What's Behind Door Number One?

Tower of London, 2010

Two years ago, I spent a couple of weeks in London.  It was the first time I had ever been to London, and I fell in love.  There's an entire street dedicated to book stores, and the tiles at the Baker Street tube station sport Sherlock Holmes' silhouette.  I won't even mention Poet's Corner.  The city is built for bookish types.  

While there, I took several pictures (like the one above) through doorways.  I loved the mystery and the intense focus on a single object (normally whatever is right beyond the door) framing a picture this way created.

I'm starting on my next book which means I have to face things like The First Chapter.  The Inciting Incident.  I have to write something that makes the reader want to Turn The Page and keep on reading.  As I was writing today, I remembered my London doorway pictures, and I started thinking about first chapters and other scary things. 

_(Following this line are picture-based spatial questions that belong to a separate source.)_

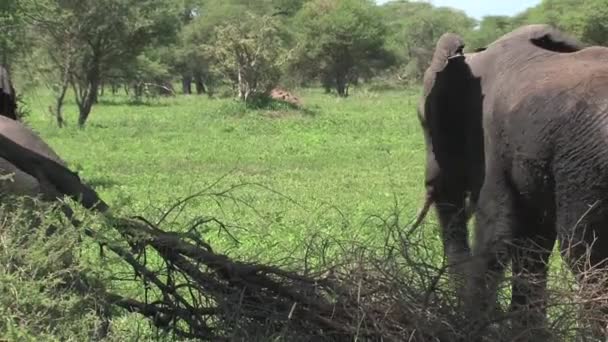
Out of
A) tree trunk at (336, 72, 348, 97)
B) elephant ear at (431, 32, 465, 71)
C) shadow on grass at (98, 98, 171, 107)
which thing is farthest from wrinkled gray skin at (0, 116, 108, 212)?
tree trunk at (336, 72, 348, 97)

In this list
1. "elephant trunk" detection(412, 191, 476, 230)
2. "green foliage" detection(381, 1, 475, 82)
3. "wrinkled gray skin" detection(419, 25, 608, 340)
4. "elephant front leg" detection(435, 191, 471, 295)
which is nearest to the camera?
"wrinkled gray skin" detection(419, 25, 608, 340)

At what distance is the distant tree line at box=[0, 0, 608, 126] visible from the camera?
65.0 feet

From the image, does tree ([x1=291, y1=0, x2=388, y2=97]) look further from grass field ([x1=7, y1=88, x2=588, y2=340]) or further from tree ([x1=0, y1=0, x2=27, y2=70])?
tree ([x1=0, y1=0, x2=27, y2=70])

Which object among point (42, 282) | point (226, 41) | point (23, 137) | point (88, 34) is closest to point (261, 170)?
point (88, 34)

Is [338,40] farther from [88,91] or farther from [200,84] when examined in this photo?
[88,91]

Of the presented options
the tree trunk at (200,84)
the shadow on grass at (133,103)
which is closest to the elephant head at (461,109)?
the shadow on grass at (133,103)

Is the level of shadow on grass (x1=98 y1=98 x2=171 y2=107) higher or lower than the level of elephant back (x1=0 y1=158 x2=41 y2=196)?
lower

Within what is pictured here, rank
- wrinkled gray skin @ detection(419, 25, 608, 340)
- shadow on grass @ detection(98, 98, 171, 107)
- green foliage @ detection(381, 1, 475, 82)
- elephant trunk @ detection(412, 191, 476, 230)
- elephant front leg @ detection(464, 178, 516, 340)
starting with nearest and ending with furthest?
wrinkled gray skin @ detection(419, 25, 608, 340)
elephant front leg @ detection(464, 178, 516, 340)
elephant trunk @ detection(412, 191, 476, 230)
shadow on grass @ detection(98, 98, 171, 107)
green foliage @ detection(381, 1, 475, 82)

I'm a visual person and the picture above helps me think about how to structure my first chapter.  The beginning of the book is the setup for everything else.  It needs to entice the reader.  It needs to have a bit of conflict and suspense about it, something that says, "Keep going, there's more just around the corner." 

Look at the picture above.  Note that the viewer is not out in the courtyard.  They are in the Tower, looking out at a blue lamppost.  There's a hint of the world beyond the doors, but nothing more than a hint.  The viewer wants to walk through the doors to find out what else is outside.  It looks good.  Enticing.  But this is the Tower of London and the viewer knows nothing is what it seems.  Beyond the door could be the crown jewels or the spot where Anne Boleyn was beheaded.  To find out the viewer must walk through the door.

That's what a good first chapter does.  It places the reader in an intriguing doorway, one they must walk through.  The chapter provides enough of a view to what's beyond the door that the reader simply must walk through to find out what's on the other side.  Note that the view is narrowed, focused on one thing--the other side. 

The first chapter is typically a more focused or limited view of your novel's world.  It provides bits and pieces of the world before opening it up to a more panoramic view.  In later chapters you can pull back and show the reader around your world.  But in the first chapter you just want the reader to walk through that door.